Can you rewrite every record from the line containing "Henri Fantin-Latour Zedign" down to the line containing "wales rugby t shirt lighting style", switching "Hoodie" for "Sweatshirt" and keeping everything else the same?

Top of DATA EXTRACT

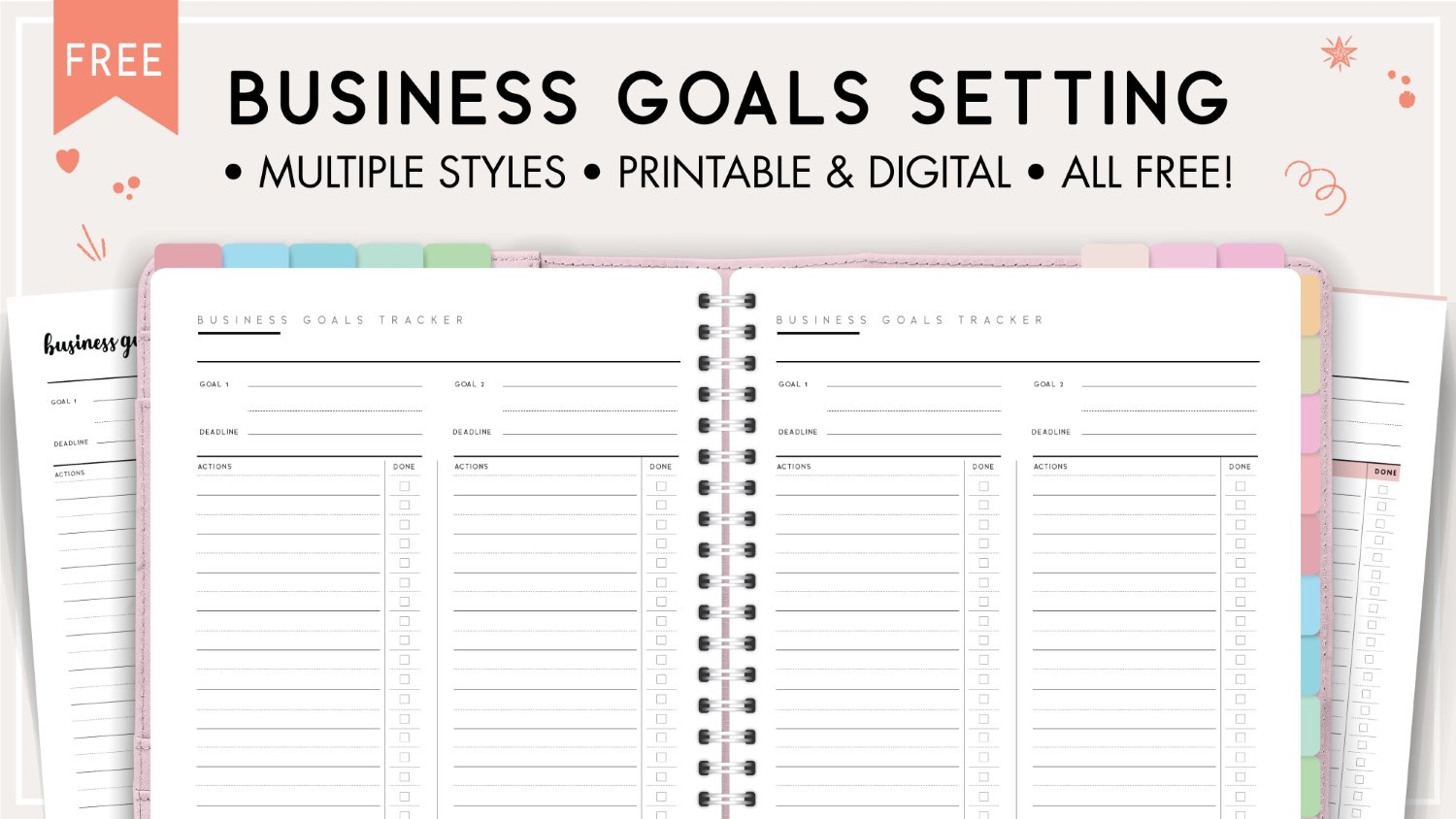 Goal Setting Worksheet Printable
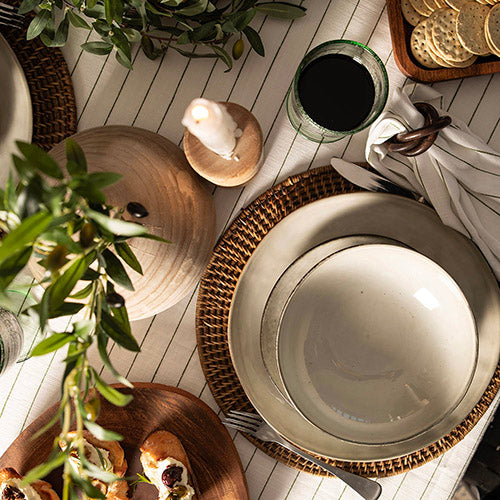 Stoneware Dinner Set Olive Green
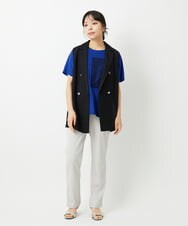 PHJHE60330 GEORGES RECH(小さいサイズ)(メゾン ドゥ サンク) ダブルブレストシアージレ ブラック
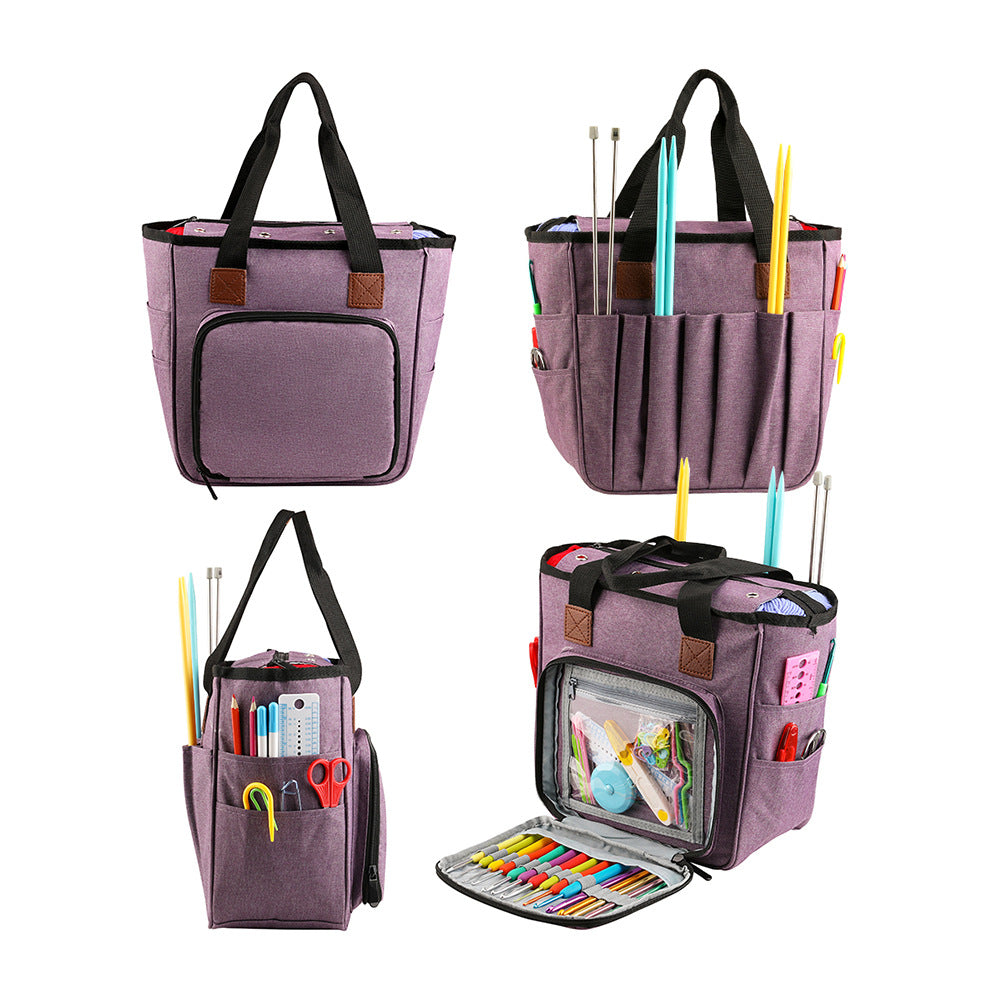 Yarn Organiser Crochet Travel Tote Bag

Bottom of DATA EXTRACT
Top of DATA EXTRACT

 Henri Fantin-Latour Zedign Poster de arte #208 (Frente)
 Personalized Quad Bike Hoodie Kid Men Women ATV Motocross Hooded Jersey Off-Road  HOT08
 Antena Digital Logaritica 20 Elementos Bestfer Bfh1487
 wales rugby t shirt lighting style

Bottom of DATA EXTRACT

(OUTPUT FOR THIS TASK)
 Henri Fantin-Latour Zedign Poster de arte #208 (Frente)
 Personalized Quad Bike Sweatshirt Kid Men Women ATV Motocross Hooded Jersey Off-Road  HOT08
 Antena Digital Logaritica 20 Elementos Bestfer Bfh1487
 wales rugby t shirt lighting style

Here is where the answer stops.